A 2015 mass shooting in San Bernardino spawned one of the most controversial cybersecurity cases of the new millennium. The FBI and Apple litigation in which the FBI sought to compel Apple to create a backdoor to their security systems in order to access the shooter’s phone raised serious issues about privacy and the scope of the All-Writs Act. However, the case never saw a true resolution – the FBI withdrew their case when a third party was able to successfully access the target device. The lack of resolution to the question of whether the government can compel a company to provide a backdoor to their security systems remains unanswered, and it’s a question that technology giants must still consider.
At a recent talk on ‘Privacy in Cyberspace’ at Columbia Law School, two of the attorneys that were part of the 2016 litigation discussed both the government and private company perspectives. Bruce Sewell, who was counsel at Apple during the litigation, highlighted the fear that, if Apple were forced to create a backdoor to its security system, sinister parties could potentially gain access to that backdoor and wreak havoc. Saritha Komatireddy, an AUSA in the Eastern District of New York who oversaw parallel litigation at the time of the San Bernardino case, discussed the need for the government to have some way of accessing a device if it could hold critical information. The issue really focuses on the fact that, while Apple or other companies will gladly turn over information they have access to (i.e. information stored in “the cloud” or on servers they control) if provided with a warrant, they simply cannot hand over information that is purely stored on a phone because they do not have a way of accessing it. The government essentially wanted Apple to redesign security software to create a backdoor that they could use to get around passcode security. Embedded in the problem of allowing the government to dictate the level of security a company provides its users is the deeper issue of whether or not citizens should have a place to store information that the government should never be able to access?
One of the most interesting arguments the government relied on in the Apple litigation was the application of the All-Writs Act which, although signed into law by George Washington in 1789, has rarely been used in American jurisprudence. The All-Writs Act “allows federal judges the power to issue court orders, which makes sense considering that “writs” is an old-fashioned term for “formal order.”” The Act allows for orders to be issued as long as they are not unduly burdensome and will be no more than minimally disruptive to a company’s operations. When the litigation against Apple was withdrawn, the absence of an answer to these key legal questions left something of a vacuum. Interestingly, because the FBI was able to gain access to the device without Apple’s help, this negated one of the requirements of the All-Writs Act’s requirements – that the writ not be unreasonably burdensome. This burdensome requirement can be interpreted as meaning that there be no other way for the FBI to get the information other than by the means they requested of Apple.
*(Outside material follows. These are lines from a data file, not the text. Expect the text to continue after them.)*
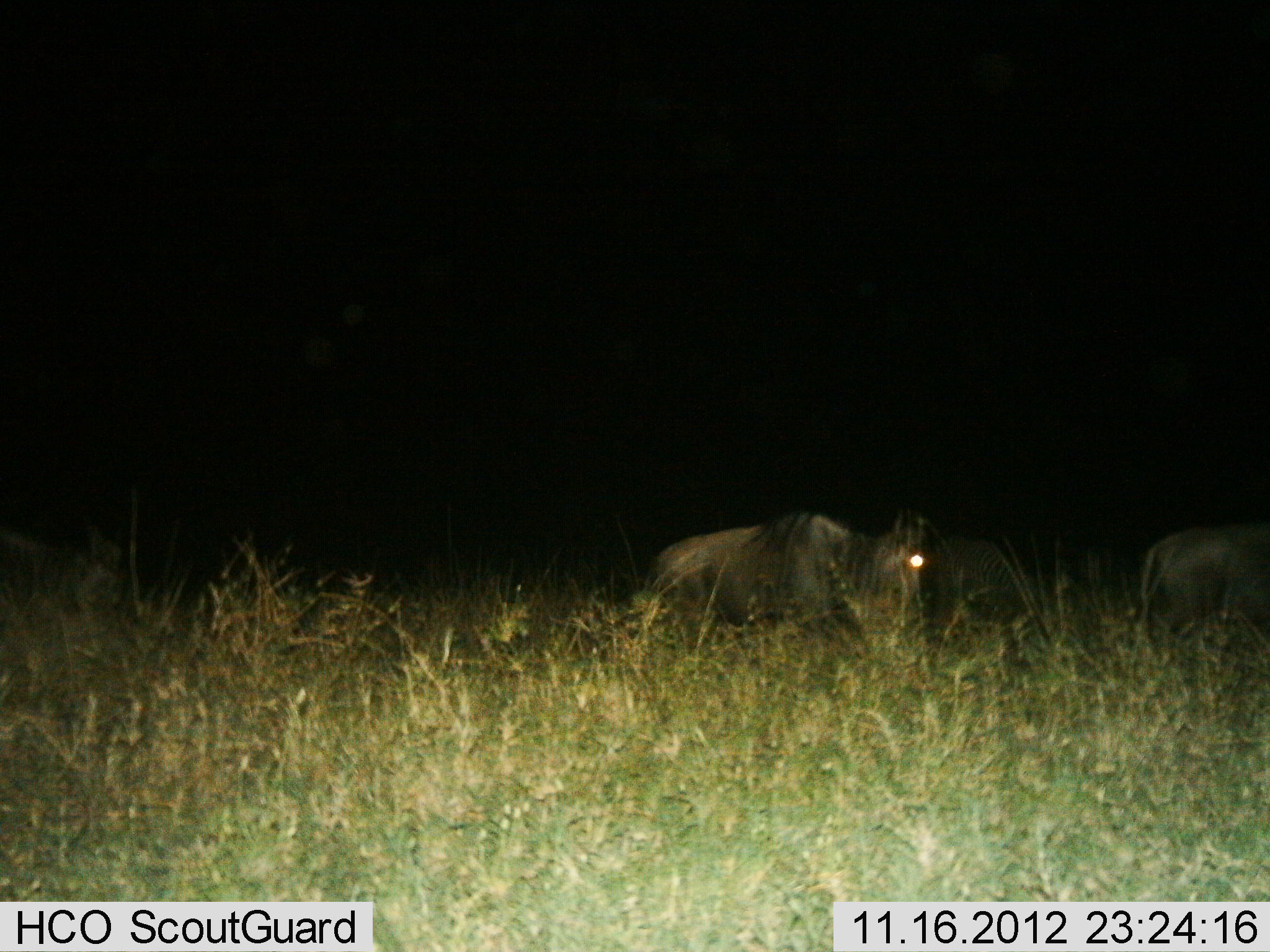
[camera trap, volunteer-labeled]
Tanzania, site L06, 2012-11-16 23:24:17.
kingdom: Animalia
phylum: Chordata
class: Mammalia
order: Artiodactyla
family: Bovidae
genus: Connochaetes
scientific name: Connochaetes taurinus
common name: blue wildebeest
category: wildebeest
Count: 3.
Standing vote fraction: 42%.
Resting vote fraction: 0%.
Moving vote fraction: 50%.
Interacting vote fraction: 0%.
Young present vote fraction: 0%.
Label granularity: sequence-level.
Because the FBI was able to find a third party to access the device, there clearly was a less burdensome means of accessing the information. As there was a third party that was able to create a means of accessing the device, the question becomes ‘is anything truly inaccessible’? If the answer is ‘no’, then the government would have a much harder time succeeding in a future All-Writs Act argument. If the answer is ‘yes’, then the question is mostly mute – the answer implies a company like Apple could not get around their security even if they were to try to.
Support for companies like Apple is incredibly split in cases like the San Bernardino case. The general consensus from the panelists in the Columbia lecture is that this issue is not dead and will likely be raised again soon – even if it is not raised in the United States. While a district court rulingrejected the government’s arguments in favor of using the All-Writs Act in litigation that was parallel to the San Bernardino case, the issue is still live across the country. Companies need to consider the possibility of the All-Writs Act being used to compel their action in cybersecurity matters, but also in any matter where they hold keys (or can create the keys) for information the government wants. They should be prepared to counter those arguments with examples of alternative methods to prevent the government from successfully arguing that their request is not unreasonably burdensome. Furthermore, companies should start considering whether or not there exists a right to total privacy – a privacy right that extends beyond their device or system to all Americans and inherent in judicial conceptions of privacy. The questions remain unanswered, and thinking about their solutions now may be critical to defeating government requests under the All-Writs Act in future litigation.